▶ _SOURCE DATA_:
........

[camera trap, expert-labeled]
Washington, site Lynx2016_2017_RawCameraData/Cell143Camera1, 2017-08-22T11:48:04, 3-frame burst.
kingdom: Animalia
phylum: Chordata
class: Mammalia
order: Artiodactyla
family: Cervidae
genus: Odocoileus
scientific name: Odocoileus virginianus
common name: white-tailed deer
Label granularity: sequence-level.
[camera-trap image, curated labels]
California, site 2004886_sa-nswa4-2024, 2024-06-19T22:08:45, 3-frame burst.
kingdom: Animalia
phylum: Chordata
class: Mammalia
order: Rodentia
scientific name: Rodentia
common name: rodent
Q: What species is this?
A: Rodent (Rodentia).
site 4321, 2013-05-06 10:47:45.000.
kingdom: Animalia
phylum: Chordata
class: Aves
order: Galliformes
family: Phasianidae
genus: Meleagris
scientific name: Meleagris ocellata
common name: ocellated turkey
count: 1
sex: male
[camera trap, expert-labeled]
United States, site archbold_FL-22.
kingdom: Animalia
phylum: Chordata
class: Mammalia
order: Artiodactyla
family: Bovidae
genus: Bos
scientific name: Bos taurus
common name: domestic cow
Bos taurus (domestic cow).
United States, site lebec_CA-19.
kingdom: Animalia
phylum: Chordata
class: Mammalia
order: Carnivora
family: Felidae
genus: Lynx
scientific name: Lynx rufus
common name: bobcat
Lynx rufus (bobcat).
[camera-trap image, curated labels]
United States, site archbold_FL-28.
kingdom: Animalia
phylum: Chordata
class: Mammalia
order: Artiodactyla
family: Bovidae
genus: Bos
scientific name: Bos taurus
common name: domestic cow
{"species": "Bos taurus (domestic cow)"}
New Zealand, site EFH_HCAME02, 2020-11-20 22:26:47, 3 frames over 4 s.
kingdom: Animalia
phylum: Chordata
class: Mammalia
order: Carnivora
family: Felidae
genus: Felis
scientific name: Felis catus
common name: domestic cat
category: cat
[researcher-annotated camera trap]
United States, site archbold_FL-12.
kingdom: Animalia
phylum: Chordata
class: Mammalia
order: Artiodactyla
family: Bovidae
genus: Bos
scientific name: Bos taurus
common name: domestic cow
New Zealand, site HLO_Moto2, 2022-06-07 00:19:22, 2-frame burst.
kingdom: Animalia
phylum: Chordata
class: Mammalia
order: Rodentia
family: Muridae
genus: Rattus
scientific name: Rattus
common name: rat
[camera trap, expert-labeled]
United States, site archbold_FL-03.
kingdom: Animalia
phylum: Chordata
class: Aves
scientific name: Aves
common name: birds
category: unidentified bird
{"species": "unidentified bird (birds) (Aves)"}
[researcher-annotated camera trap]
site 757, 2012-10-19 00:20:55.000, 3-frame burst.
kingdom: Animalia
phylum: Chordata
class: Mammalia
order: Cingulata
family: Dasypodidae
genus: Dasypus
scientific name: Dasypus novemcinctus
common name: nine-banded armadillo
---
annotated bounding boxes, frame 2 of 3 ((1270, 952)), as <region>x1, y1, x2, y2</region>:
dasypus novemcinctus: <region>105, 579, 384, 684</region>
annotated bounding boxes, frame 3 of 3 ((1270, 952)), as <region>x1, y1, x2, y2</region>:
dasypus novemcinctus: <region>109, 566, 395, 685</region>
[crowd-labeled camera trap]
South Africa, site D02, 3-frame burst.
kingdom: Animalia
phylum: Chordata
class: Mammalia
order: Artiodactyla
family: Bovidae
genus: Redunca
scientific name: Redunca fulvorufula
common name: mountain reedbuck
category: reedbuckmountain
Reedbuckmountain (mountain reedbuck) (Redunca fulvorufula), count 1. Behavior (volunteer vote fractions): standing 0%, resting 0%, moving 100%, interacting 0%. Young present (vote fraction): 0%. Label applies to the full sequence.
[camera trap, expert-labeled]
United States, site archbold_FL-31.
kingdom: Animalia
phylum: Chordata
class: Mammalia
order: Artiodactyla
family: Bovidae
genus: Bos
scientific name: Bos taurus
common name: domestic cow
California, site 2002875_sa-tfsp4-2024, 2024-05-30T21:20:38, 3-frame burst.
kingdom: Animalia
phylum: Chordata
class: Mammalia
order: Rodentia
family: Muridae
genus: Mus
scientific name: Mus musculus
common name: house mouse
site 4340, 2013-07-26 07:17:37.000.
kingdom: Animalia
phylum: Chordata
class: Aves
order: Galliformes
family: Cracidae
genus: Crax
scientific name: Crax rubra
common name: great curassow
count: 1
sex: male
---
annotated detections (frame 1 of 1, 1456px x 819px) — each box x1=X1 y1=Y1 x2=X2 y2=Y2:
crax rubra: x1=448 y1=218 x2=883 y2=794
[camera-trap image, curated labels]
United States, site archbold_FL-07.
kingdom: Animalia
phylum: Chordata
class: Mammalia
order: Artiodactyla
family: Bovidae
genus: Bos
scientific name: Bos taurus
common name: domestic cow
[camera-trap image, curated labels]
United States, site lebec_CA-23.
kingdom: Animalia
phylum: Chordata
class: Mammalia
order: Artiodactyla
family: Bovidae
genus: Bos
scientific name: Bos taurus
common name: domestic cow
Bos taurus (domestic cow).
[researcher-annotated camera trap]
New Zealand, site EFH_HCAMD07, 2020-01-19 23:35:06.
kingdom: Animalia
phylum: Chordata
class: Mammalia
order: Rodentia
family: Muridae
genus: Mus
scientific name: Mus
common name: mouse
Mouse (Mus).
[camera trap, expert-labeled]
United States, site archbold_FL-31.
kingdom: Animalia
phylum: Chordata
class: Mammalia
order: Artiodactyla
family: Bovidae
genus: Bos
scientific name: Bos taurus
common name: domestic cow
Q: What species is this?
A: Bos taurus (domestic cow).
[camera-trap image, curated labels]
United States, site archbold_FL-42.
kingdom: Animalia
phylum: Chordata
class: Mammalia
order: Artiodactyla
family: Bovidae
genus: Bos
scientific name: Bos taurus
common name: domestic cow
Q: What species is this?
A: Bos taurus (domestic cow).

........

Using the data above, print exactly the lines from the line that contains "genus: Odocoileus" through the line that contains "common name: rodent", with both included.

▶ _SOLUTION TO THE EXERCISE_:
genus: Odocoileus
scientific name: Odocoileus virginianus
common name: white-tailed deer
Label granularity: sequence-level.
[camera-trap image, curated labels]
California, site 2004886_sa-nswa4-2024, 2024-06-19T22:08:45, 3-frame burst.
kingdom: Animalia
phylum: Chordata
class: Mammalia
order: Rodentia
scientific name: Rodentia
common name: rodent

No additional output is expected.